Data supplied START

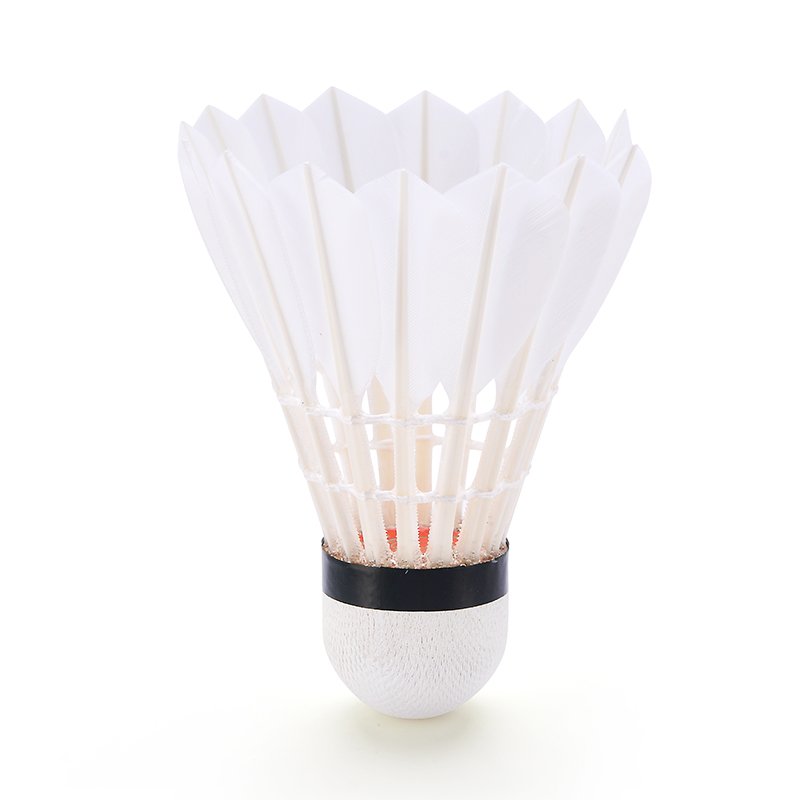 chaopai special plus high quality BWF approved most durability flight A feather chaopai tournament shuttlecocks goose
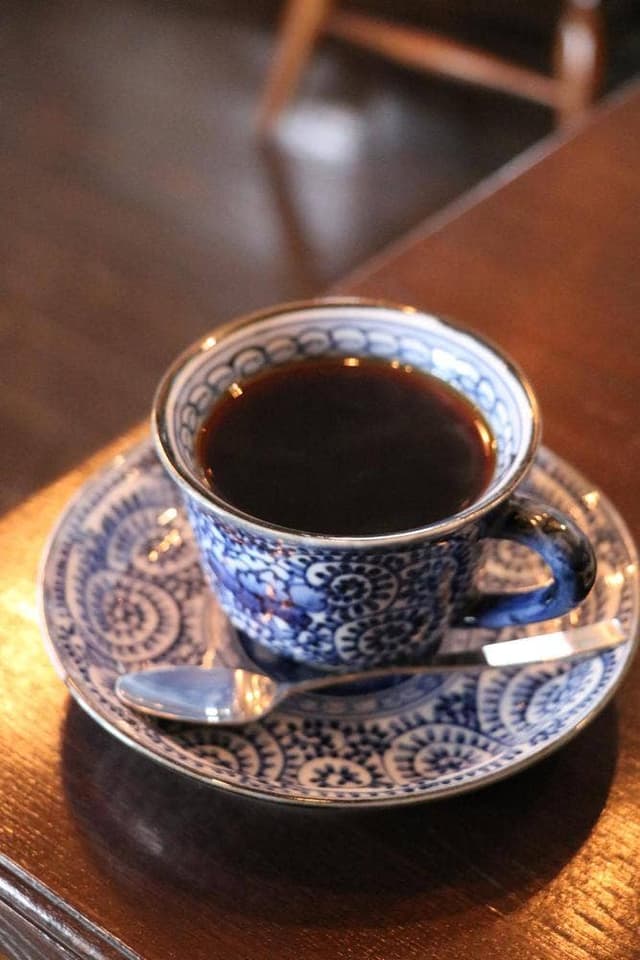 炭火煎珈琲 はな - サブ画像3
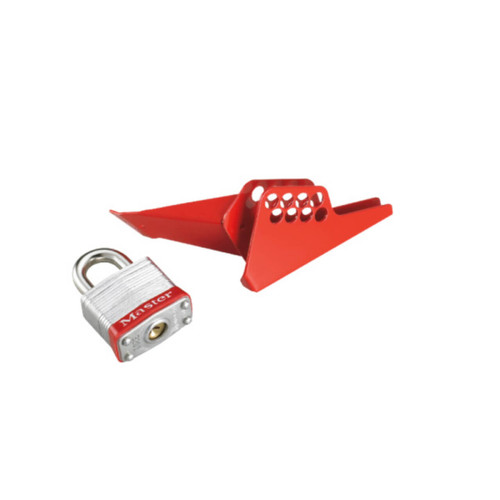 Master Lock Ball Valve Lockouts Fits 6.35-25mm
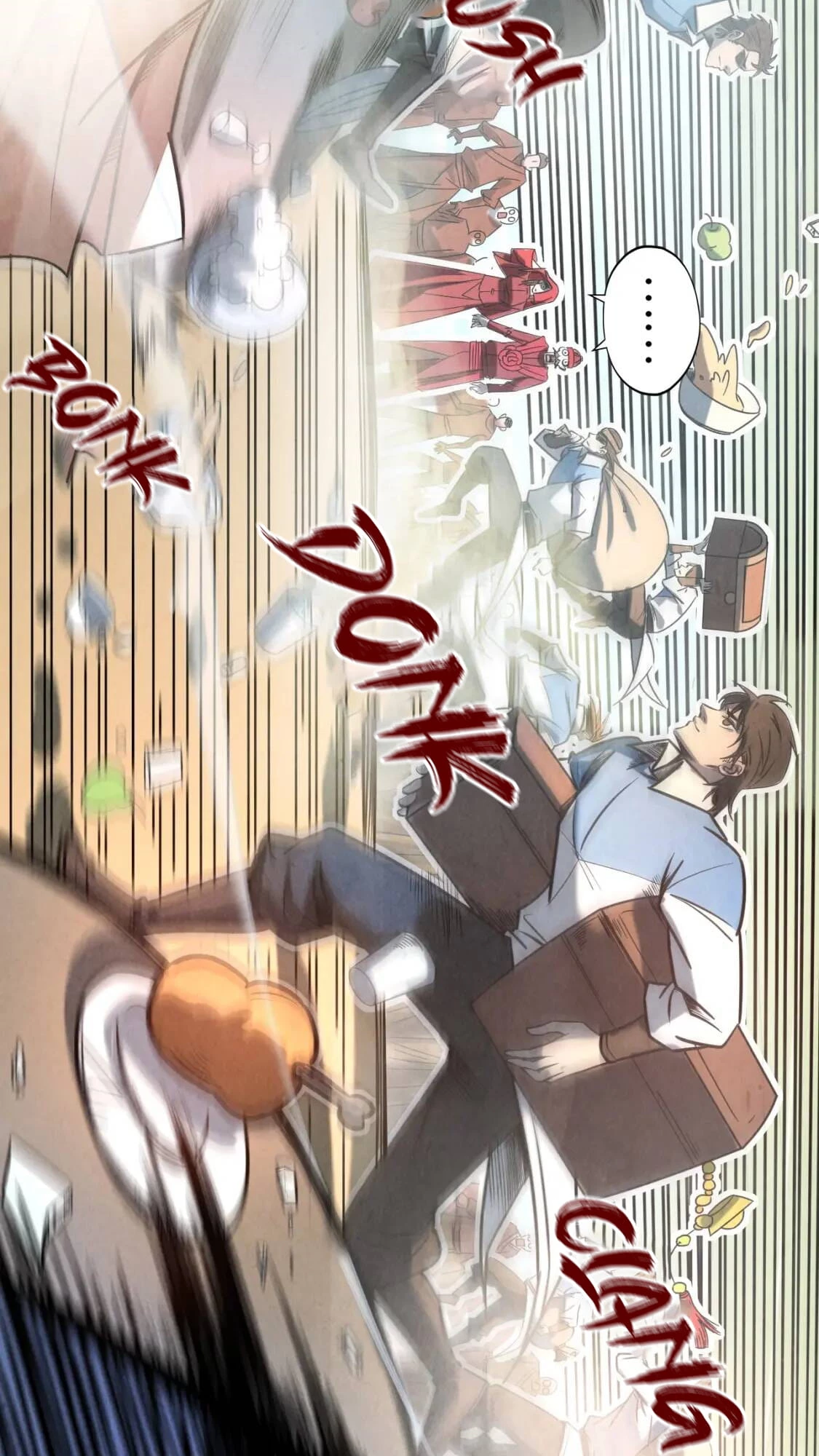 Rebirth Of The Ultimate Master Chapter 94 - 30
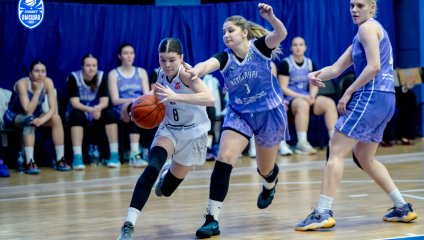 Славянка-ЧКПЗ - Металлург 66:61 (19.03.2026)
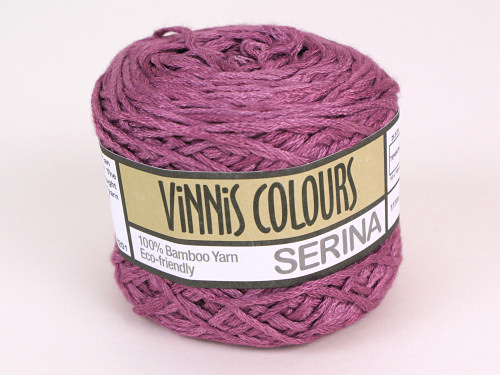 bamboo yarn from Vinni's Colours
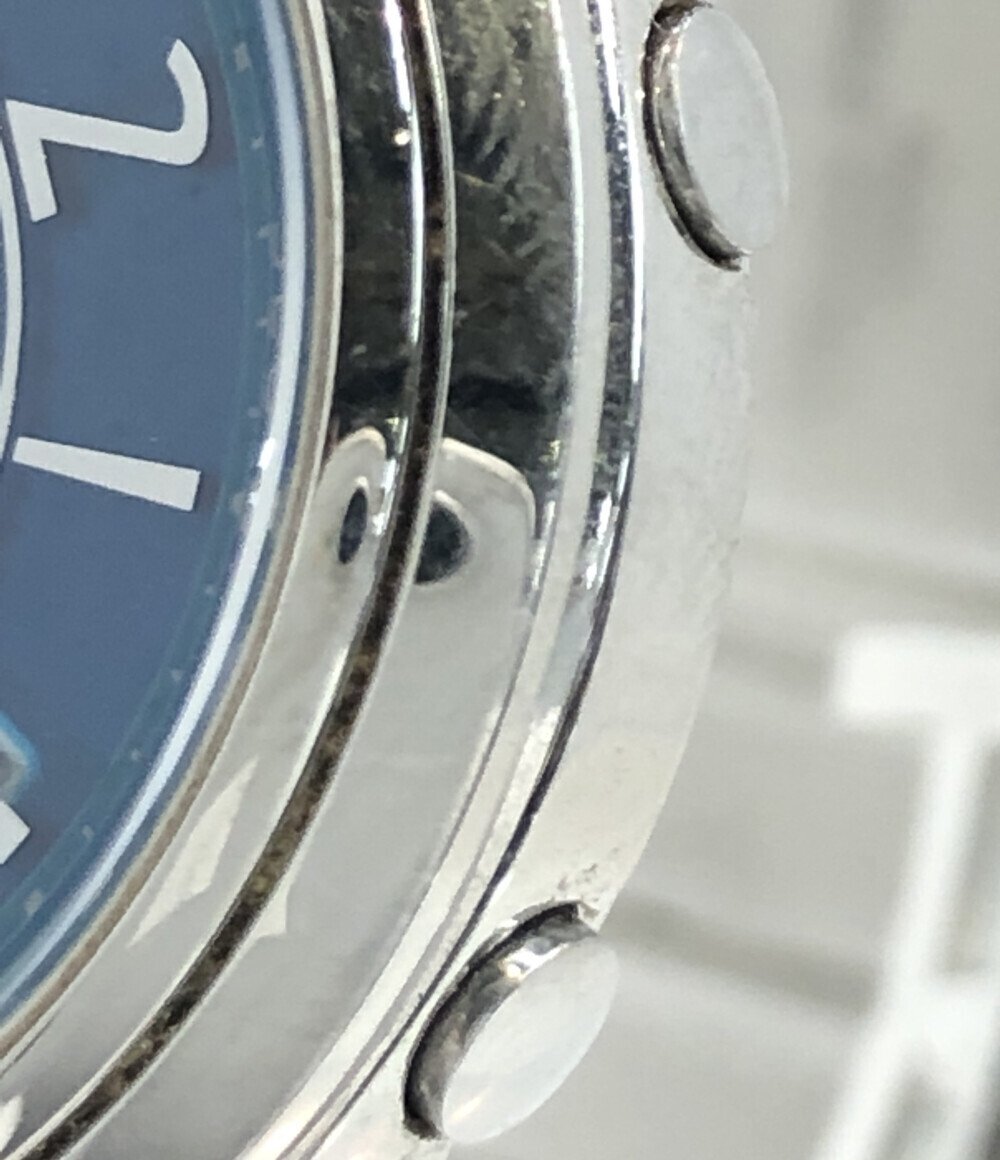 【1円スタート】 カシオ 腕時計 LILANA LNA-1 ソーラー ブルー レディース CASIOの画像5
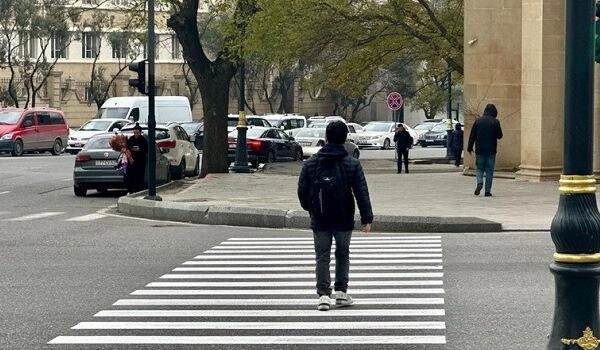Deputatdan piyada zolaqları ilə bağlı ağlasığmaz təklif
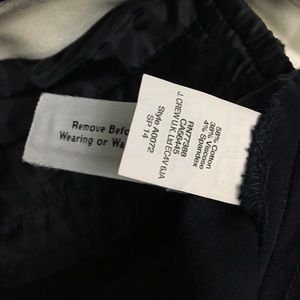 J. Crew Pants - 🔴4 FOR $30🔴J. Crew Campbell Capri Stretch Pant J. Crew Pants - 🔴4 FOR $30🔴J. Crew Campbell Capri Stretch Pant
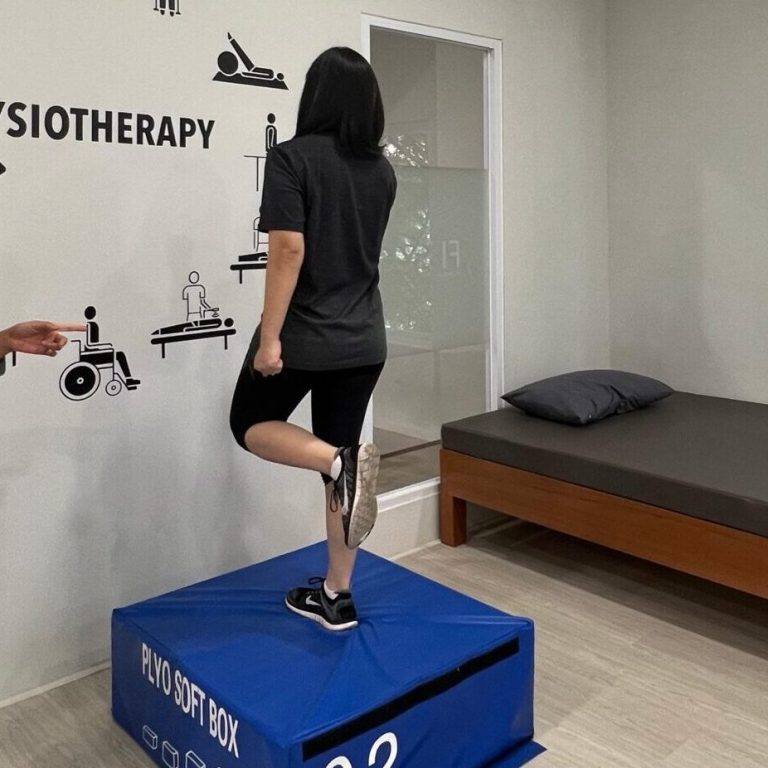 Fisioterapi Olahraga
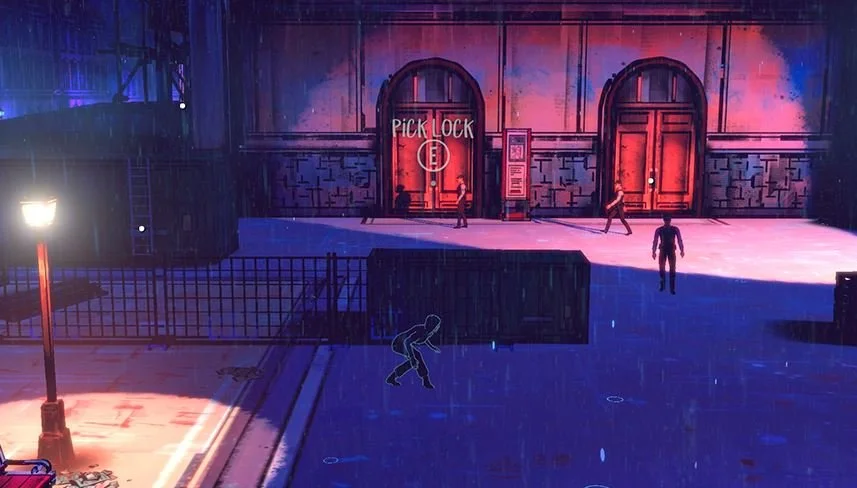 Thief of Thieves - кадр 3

Data supplied END

▶ Instructions to follow:
Rewrite the listing above with "Master" switched to "Grand Master" wherever it occurs and every other word unchanged. Leave the pictures out of your answer.

▶ Written response:
 chaopai special plus high quality BWF approved most durability flight A feather chaopai tournament shuttlecocks goose
 炭火煎珈琲 はな - サブ画像3
 Grand Master Lock Ball Valve Lockouts Fits 6.35-25mm
 Rebirth Of The Ultimate Grand Master Chapter 94 - 30
 Славянка-ЧКПЗ - Металлург 66:61 (19.03.2026)
 bamboo yarn from Vinni's Colours
 【1円スタート】 カシオ 腕時計 LILANA LNA-1 ソーラー ブルー レディース CASIOの画像5
Deputatdan piyada zolaqları ilə bağlı ağlasığmaz təklif
 J. Crew Pants - 🔴4 FOR $30🔴J. Crew Campbell Capri Stretch Pant J. Crew Pants - 🔴4 FOR $30🔴J. Crew Campbell Capri Stretch Pant
 Fisioterapi Olahraga
 Thief of Thieves - кадр 3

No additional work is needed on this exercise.